A testimony came easily to him in his youth. But it wasn't until serving a mission in 1964 in "a little bastion of freedom" in West Berlin, Germany, then something of an island of freedom inside the geographical borders of East Germany, that the truths of the gospel were seared to his soul.

There was something about living with a people surrounded by those who threatened their peace that brought the Cold War to stark reality for him and helped him cherish the blessings of freedom.

He remembers tracting with his companion one Sunday morning and meeting a family with two children. They told how the swift construction of the Berlin Wall about three years earlier had separated them from their newborn daughter who was recuperating with grandparents in a neighboring apartment building.

They told of the heroics of their young son who, one year later, snatched the girl from the communists by grabbing her and carrying her from the East German side of the train station to the West German side where the family awaited.

After three weeks of missionary discussions, the family was baptized.

Later, still as a missionary, Elder Koelliker accompanied the mission president to visit members in East Germany, the first visits they'd had in 10 years. One visit was made to Freiberg where they met on Primary-size chairs built out of the resourcefulness and skill of the members.
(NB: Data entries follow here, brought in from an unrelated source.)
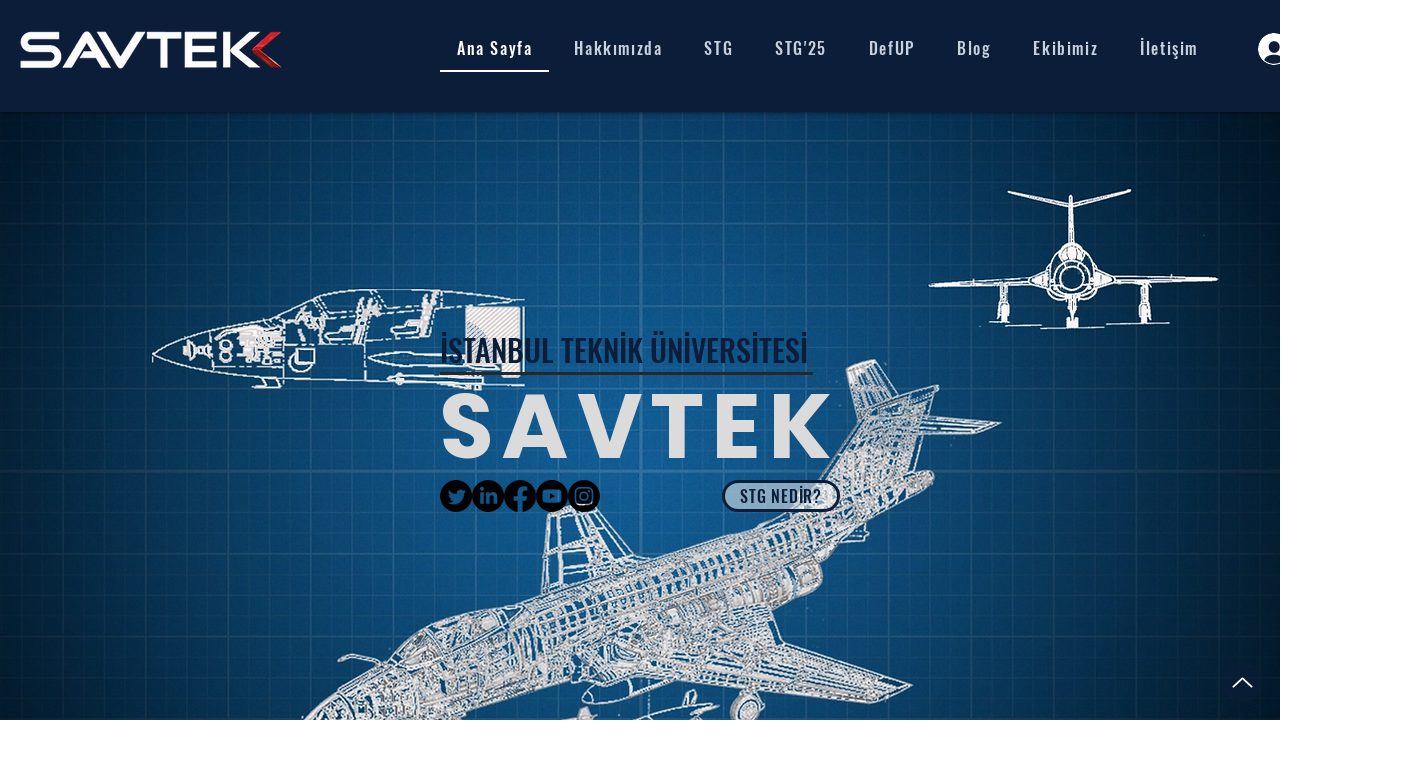

--- FILE ---
content_type: text/html; charset=utf-8
request_url: https://accounts.google.com/o/oauth2/postmessageRelay?parent=https%3A%2F%2Fstatic.parastorage.com&jsh=m%3B%2F_%2Fscs%2Fabc-static%2F_%2Fjs%2Fk%3Dgapi.lb.en.OE6tiwO4KJo.O%2Fd%3D1%2Frs%3DAHpOoo_Itz6IAL6GO-n8kgAepm47TBsg1Q%2Fm%3D__features__
body_size: 161
content:
<!DOCTYPE html><html><head><title></title><meta http-equiv="content-type" content="text/html; charset=utf-8"><meta http-equiv="X-UA-Compatible" content="IE=edge"><meta name="viewport" content="width=device-width, initial-scale=1, minimum-scale=1, maximum-scale=1, user-scalable=0"><script src='https://ssl.gstatic.com/accounts/o/2580342461-postmessagerelay.js' nonce="lhWWntUrwDRLhJ5iQOLlwg"></script></head><body><script type="text/javascript" src="https://apis.google.com/js/rpc:shindig_random.js?onload=init" nonce="lhWWntUrwDRLhJ5iQOLlwg"></script></body></html>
While there were no spiritual premonitions that a temple would be built in this rural city — a temple that would prove to be a great blessing to members long separated from the main body of the Church by the government — Elder Koelliker recognized these members as "a sacred set of people."

He remembers two sisters coming from Czechoslovakia to attend their first sacrament meeting since they had been baptized five years earlier.

"I'm convinced that the building of the temple in Freiberg had a lot to do with opening the doors of the Church to Eastern Europe," he said.

In 2002, Elder Koelliker returned to Freiberg with President Hinckley for the rededication of the temple originally dedicated in 1985 by President Hinckley. There he renewed old acquaintances and witnessed the hand of the Lord in harvesting seeds planted years earlier.

After his mission, Elder Koelliker met Ann Neilson during institute activities at the University of Utah. They were married in the Salt Lake Temple on March 18, 1966, and raised seven children, "each a great blessing and unique in personality."

Given Elder Koelliker's demonstrated propensity to neatness and order, Sister Koelliker says she has learned to deal with such exacting standards, and sees her role in life as the one who "gives balance."